Likewise, the total phenolic compounds and total flavonoid compounds were increased in the F2 formulation, as HME has been a proven to enhance the beneficial compounds from plant materials [21,22]. Because of the strong correlation between the phenolic compounds and the antioxidant capacity [23], the DPPH antioxidant capacity was also significantly increased in the F2 formulation.

Interestingly, THCA and THC were oxidized during processing, and resulted in a very low THC in the extrudate hemp (Table 2). THC was oxidized in the processed extrudate because of the high heat sensitivity of the THC compounds.
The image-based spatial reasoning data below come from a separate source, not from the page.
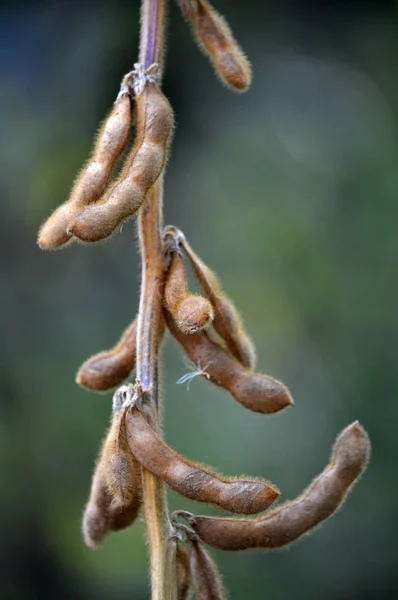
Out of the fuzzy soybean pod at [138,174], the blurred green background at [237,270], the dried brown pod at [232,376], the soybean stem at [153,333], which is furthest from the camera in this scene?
the blurred green background at [237,270]

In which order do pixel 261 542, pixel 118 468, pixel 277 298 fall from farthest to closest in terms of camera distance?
1. pixel 277 298
2. pixel 261 542
3. pixel 118 468

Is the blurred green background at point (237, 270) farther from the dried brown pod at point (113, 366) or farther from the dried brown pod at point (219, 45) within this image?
the dried brown pod at point (219, 45)

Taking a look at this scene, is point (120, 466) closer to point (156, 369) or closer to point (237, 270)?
point (156, 369)

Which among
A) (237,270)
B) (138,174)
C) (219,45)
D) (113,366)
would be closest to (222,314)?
(113,366)

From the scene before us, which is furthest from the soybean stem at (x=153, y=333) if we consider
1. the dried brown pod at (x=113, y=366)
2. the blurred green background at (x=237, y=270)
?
the blurred green background at (x=237, y=270)

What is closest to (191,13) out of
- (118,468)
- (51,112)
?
(118,468)

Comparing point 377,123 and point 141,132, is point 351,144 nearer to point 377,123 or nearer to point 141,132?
point 377,123

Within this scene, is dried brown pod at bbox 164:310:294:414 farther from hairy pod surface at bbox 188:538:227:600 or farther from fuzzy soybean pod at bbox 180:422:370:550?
hairy pod surface at bbox 188:538:227:600

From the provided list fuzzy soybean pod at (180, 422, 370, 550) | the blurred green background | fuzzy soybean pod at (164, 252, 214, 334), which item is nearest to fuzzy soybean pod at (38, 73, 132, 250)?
fuzzy soybean pod at (164, 252, 214, 334)
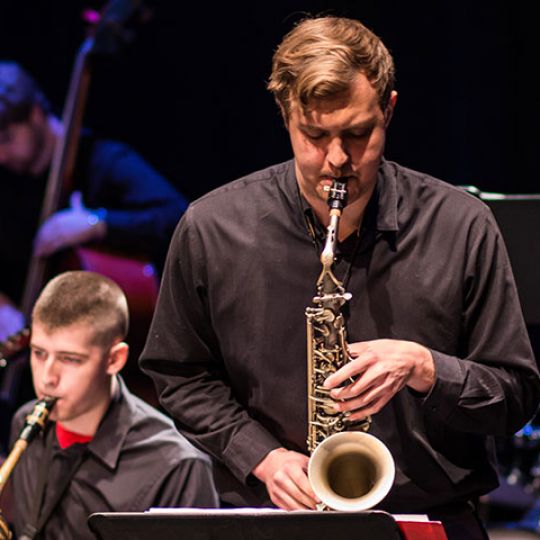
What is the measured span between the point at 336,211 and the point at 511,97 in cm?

The biopolymers (either ascorbic acid or ascorbyl palmitate) had a negative impact on maintaining the THC during HME processing. The increased TFC and TPC in the extrudate F2 formulation were because of the HME extrusion effect. HME is the most convenient processing technology for developing solid formulations in the food and pharmaceutical industries [21]. The high shear-oriented screw design with a high-pressure facilitates bioactive compounds in being released from their complex molecular bonding and structure [23]. The twin screw of the HME rapture the cell wall of the molecules is thus released from the compounds [20].

5. Conclusions

The decarboxylation process was successfully demonstrated as an efficient CBD conversion technique using HME. It proved that CBD conversion can be enhanced when acidic biopolymer (ascorbyl palmitate) is added during HME. Therefore, it is concluded that the F2 formulation could successfully be used to obtain a higher CBD content from CBDA through the demonstrated HME process. Further investigations are needed in order to optimize the HME configurations (temperature, shear, and pressure), so as to enhance the decarboxylation process and result in zero THC.